完治から1年以上たちますが、複視は再発していません(H27.7現在)

症例2 50代 女性 外転神経麻痺による複視

症状

4~5日前から急に物が二重に見える。
脳に問題が無いか不安を感じ、脳神経外科を受診するが異常は無し。
眼科を受診し右目の外転神経麻痺による複視と診断され、ビタミン剤を処方。
複視の症状が続く事への不安を感じ当院を受診。

当院測定結果

【初診時】
右0.8 左1.2 クロスリングテスト(立体視の検査)でも右方向に大きなずれを確認。
【2診目】
右0.8 左 1.2 治療後2日間は楽だった。今日も調子良い。
【4診目】
右0.9 左1.2 複視の症状は出ていない。羞明の症状も出ていたが、そちらも改善してきている。クロスリングテストのずれも少なくなっている。
【7診目】
複視は落ち着いている。クロスリングテストの結果も正常になる。

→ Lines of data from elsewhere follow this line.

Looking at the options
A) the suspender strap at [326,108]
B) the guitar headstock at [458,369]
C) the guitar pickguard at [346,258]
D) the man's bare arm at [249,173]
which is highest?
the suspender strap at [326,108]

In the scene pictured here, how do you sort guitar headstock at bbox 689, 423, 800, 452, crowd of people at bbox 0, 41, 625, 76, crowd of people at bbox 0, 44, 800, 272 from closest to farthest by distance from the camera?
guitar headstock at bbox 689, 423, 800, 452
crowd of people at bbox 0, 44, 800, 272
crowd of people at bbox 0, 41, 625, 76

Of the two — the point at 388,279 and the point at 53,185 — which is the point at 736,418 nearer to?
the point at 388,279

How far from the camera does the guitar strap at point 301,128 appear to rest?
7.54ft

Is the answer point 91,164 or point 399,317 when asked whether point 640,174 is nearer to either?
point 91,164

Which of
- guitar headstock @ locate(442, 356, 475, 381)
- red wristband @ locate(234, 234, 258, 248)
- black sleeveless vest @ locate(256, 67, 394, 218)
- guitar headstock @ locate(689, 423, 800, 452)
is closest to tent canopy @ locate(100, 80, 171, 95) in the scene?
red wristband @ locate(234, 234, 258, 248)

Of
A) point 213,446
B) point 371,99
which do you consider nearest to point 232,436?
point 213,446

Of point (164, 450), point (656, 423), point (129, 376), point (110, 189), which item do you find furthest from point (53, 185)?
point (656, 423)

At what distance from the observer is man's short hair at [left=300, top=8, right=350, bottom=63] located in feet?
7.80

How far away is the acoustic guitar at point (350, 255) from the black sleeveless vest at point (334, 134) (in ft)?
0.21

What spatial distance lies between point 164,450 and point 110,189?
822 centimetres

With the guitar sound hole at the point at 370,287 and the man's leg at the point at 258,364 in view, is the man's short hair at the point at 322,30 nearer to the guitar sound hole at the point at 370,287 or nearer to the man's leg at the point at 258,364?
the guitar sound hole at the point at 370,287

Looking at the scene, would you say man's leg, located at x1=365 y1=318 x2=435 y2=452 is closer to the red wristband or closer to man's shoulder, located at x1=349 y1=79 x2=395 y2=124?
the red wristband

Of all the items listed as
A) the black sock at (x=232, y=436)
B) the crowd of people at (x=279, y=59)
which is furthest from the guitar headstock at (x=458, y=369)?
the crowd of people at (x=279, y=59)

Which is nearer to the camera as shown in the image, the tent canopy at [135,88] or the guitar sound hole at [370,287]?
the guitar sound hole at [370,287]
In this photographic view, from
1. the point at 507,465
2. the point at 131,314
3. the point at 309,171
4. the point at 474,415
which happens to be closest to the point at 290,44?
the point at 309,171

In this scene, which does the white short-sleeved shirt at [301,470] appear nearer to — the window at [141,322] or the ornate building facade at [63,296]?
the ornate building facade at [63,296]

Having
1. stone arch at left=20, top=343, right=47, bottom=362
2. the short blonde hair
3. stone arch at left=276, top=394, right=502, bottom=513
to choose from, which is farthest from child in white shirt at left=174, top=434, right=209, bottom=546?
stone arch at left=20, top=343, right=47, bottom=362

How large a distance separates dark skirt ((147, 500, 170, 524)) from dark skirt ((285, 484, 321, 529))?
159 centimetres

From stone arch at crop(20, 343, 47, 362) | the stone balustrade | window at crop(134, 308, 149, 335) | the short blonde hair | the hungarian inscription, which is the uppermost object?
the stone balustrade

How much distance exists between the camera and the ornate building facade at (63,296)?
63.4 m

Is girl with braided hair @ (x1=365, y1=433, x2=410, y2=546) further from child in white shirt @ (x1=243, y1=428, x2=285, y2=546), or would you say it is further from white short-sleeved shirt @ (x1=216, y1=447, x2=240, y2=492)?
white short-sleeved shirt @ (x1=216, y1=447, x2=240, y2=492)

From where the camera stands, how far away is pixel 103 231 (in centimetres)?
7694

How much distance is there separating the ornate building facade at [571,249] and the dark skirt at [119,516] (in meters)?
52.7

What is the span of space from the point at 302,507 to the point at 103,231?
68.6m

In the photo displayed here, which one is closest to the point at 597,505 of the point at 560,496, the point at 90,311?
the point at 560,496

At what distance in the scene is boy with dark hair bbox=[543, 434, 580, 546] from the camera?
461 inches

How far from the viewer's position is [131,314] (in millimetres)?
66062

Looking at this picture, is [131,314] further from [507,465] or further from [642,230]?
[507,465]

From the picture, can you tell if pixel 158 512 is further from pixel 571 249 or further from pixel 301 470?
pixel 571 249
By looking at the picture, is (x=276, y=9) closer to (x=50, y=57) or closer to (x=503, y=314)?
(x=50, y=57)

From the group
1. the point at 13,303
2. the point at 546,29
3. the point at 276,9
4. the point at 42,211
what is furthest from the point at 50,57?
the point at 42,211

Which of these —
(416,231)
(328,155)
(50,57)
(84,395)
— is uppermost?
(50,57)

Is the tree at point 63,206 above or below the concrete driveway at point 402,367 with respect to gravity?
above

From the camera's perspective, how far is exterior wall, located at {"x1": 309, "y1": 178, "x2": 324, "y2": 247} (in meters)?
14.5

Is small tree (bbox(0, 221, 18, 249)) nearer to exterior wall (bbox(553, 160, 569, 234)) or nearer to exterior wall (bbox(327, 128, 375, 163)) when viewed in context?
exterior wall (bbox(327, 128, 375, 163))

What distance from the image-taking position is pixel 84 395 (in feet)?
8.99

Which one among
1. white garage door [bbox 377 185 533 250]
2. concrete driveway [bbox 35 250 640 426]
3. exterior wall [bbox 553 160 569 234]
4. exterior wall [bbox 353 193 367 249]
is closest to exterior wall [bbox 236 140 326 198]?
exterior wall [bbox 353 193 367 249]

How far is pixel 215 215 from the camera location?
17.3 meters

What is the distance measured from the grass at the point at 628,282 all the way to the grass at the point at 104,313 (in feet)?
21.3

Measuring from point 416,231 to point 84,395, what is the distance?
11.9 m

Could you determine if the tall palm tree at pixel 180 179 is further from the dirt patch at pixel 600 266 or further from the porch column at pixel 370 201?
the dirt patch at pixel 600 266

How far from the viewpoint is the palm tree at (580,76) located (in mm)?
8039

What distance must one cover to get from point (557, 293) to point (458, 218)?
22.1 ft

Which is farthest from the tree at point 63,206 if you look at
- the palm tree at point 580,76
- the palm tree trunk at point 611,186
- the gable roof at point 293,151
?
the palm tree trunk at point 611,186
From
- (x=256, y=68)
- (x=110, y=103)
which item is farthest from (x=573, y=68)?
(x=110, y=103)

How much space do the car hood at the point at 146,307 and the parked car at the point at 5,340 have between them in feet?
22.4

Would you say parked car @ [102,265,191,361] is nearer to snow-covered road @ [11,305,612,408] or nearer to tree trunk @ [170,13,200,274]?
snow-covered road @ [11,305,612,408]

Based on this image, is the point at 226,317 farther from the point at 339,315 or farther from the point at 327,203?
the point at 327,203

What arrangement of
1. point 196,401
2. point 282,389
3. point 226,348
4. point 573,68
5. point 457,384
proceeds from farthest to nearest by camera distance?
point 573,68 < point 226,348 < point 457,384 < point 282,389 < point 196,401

眼科を受診すると複視は完治したとの診断で経過観察になる。

 

治療経過とまとめ

発症後10日で治療を開始した症例です。
複視の症状も固定化されておらず、症状が出たり出なかったりしていた早期の状態で治療を行えたので、早い段階で症状が治まりました。
複視も発症から1年以上たってしまうと症状が固定化され、鍼灸での治療効果が出にくくなる症例が多いので、早い段階での治療の開始をお勧めします。